* _Aim of the task_:
Each entry below should be printed exactly as given.

*** Records for the task Section Begins ***

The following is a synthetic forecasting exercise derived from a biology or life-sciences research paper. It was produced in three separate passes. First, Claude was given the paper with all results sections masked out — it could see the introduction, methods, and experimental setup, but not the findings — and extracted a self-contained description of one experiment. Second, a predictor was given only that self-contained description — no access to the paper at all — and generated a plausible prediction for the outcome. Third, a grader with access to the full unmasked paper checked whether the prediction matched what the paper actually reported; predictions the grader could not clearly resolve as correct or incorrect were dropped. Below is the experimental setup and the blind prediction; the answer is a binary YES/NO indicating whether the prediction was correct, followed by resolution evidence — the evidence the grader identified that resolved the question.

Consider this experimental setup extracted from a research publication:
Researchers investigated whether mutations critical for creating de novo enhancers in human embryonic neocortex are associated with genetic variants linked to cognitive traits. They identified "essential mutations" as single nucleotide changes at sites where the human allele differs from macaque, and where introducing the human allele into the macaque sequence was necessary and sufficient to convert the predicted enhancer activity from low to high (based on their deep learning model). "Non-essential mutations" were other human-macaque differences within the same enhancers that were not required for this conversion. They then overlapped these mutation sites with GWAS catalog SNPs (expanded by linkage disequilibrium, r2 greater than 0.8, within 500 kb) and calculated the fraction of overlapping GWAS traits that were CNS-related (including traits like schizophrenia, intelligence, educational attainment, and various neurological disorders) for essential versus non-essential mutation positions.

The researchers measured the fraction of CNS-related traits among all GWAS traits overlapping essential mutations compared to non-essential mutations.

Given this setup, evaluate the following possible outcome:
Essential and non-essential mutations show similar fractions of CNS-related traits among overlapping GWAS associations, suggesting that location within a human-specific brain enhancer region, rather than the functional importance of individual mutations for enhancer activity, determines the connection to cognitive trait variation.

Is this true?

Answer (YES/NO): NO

*** Records for the task Section Ends ***

* _Your response_:
The following is a synthetic forecasting exercise derived from a biology or life-sciences research paper. It was produced in three separate passes. First, Claude was given the paper with all results sections masked out — it could see the introduction, methods, and experimental setup, but not the findings — and extracted a self-contained description of one experiment. Second, a predictor was given only that self-contained description — no access to the paper at all — and generated a plausible prediction for the outcome. Third, a grader with access to the full unmasked paper checked whether the prediction matched what the paper actually reported; predictions the grader could not clearly resolve as correct or incorrect were dropped. Below is the experimental setup and the blind prediction; the answer is a binary YES/NO indicating whether the prediction was correct, followed by resolution evidence — the evidence the grader identified that resolved the question.

Consider this experimental setup extracted from a research publication:
Researchers investigated whether mutations critical for creating de novo enhancers in human embryonic neocortex are associated with genetic variants linked to cognitive traits. They identified "essential mutations" as single nucleotide changes at sites where the human allele differs from macaque, and where introducing the human allele into the macaque sequence was necessary and sufficient to convert the predicted enhancer activity from low to high (based on their deep learning model). "Non-essential mutations" were other human-macaque differences within the same enhancers that were not required for this conversion. They then overlapped these mutation sites with GWAS catalog SNPs (expanded by linkage disequilibrium, r2 greater than 0.8, within 500 kb) and calculated the fraction of overlapping GWAS traits that were CNS-related (including traits like schizophrenia, intelligence, educational attainment, and various neurological disorders) for essential versus non-essential mutation positions.

The researchers measured the fraction of CNS-related traits among all GWAS traits overlapping essential mutations compared to non-essential mutations.

Given this setup, evaluate the following possible outcome:
Essential and non-essential mutations show similar fractions of CNS-related traits among overlapping GWAS associations, suggesting that location within a human-specific brain enhancer region, rather than the functional importance of individual mutations for enhancer activity, determines the connection to cognitive trait variation.

Is this true?

Answer (YES/NO): NO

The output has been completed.